- _Your goal_: Write down the whole listing below again without changing a word.

- _Records shown_:
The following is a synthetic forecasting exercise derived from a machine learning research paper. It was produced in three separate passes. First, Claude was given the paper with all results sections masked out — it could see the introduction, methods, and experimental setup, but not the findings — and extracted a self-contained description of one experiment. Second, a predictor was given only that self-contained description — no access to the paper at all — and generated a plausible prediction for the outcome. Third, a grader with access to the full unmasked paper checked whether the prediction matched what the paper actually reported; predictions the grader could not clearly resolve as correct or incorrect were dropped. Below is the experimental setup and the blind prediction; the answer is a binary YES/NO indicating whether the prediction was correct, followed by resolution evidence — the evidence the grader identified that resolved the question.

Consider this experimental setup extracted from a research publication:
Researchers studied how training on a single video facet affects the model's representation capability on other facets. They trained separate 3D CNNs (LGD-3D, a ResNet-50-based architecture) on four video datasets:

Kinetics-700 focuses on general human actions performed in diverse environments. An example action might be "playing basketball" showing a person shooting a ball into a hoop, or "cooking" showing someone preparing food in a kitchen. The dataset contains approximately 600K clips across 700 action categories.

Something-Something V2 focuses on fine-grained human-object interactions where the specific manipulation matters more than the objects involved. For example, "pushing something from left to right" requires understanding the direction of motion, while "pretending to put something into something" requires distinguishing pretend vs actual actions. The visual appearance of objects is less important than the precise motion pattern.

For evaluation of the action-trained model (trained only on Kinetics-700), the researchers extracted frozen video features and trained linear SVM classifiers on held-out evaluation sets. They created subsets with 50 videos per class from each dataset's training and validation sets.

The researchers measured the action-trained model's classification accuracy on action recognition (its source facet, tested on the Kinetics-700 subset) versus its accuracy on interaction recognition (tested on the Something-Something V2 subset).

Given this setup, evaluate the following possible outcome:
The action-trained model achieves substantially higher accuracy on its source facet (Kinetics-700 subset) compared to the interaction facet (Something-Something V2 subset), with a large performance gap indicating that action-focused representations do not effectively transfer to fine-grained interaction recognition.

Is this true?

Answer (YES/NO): YES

- _Answer below_:
The following is a synthetic forecasting exercise derived from a machine learning research paper. It was produced in three separate passes. First, Claude was given the paper with all results sections masked out — it could see the introduction, methods, and experimental setup, but not the findings — and extracted a self-contained description of one experiment. Second, a predictor was given only that self-contained description — no access to the paper at all — and generated a plausible prediction for the outcome. Third, a grader with access to the full unmasked paper checked whether the prediction matched what the paper actually reported; predictions the grader could not clearly resolve as correct or incorrect were dropped. Below is the experimental setup and the blind prediction; the answer is a binary YES/NO indicating whether the prediction was correct, followed by resolution evidence — the evidence the grader identified that resolved the question.

Consider this experimental setup extracted from a research publication:
Researchers studied how training on a single video facet affects the model's representation capability on other facets. They trained separate 3D CNNs (LGD-3D, a ResNet-50-based architecture) on four video datasets:

Kinetics-700 focuses on general human actions performed in diverse environments. An example action might be "playing basketball" showing a person shooting a ball into a hoop, or "cooking" showing someone preparing food in a kitchen. The dataset contains approximately 600K clips across 700 action categories.

Something-Something V2 focuses on fine-grained human-object interactions where the specific manipulation matters more than the objects involved. For example, "pushing something from left to right" requires understanding the direction of motion, while "pretending to put something into something" requires distinguishing pretend vs actual actions. The visual appearance of objects is less important than the precise motion pattern.

For evaluation of the action-trained model (trained only on Kinetics-700), the researchers extracted frozen video features and trained linear SVM classifiers on held-out evaluation sets. They created subsets with 50 videos per class from each dataset's training and validation sets.

The researchers measured the action-trained model's classification accuracy on action recognition (its source facet, tested on the Kinetics-700 subset) versus its accuracy on interaction recognition (tested on the Something-Something V2 subset).

Given this setup, evaluate the following possible outcome:
The action-trained model achieves substantially higher accuracy on its source facet (Kinetics-700 subset) compared to the interaction facet (Something-Something V2 subset), with a large performance gap indicating that action-focused representations do not effectively transfer to fine-grained interaction recognition.

Is this true?

Answer (YES/NO): YES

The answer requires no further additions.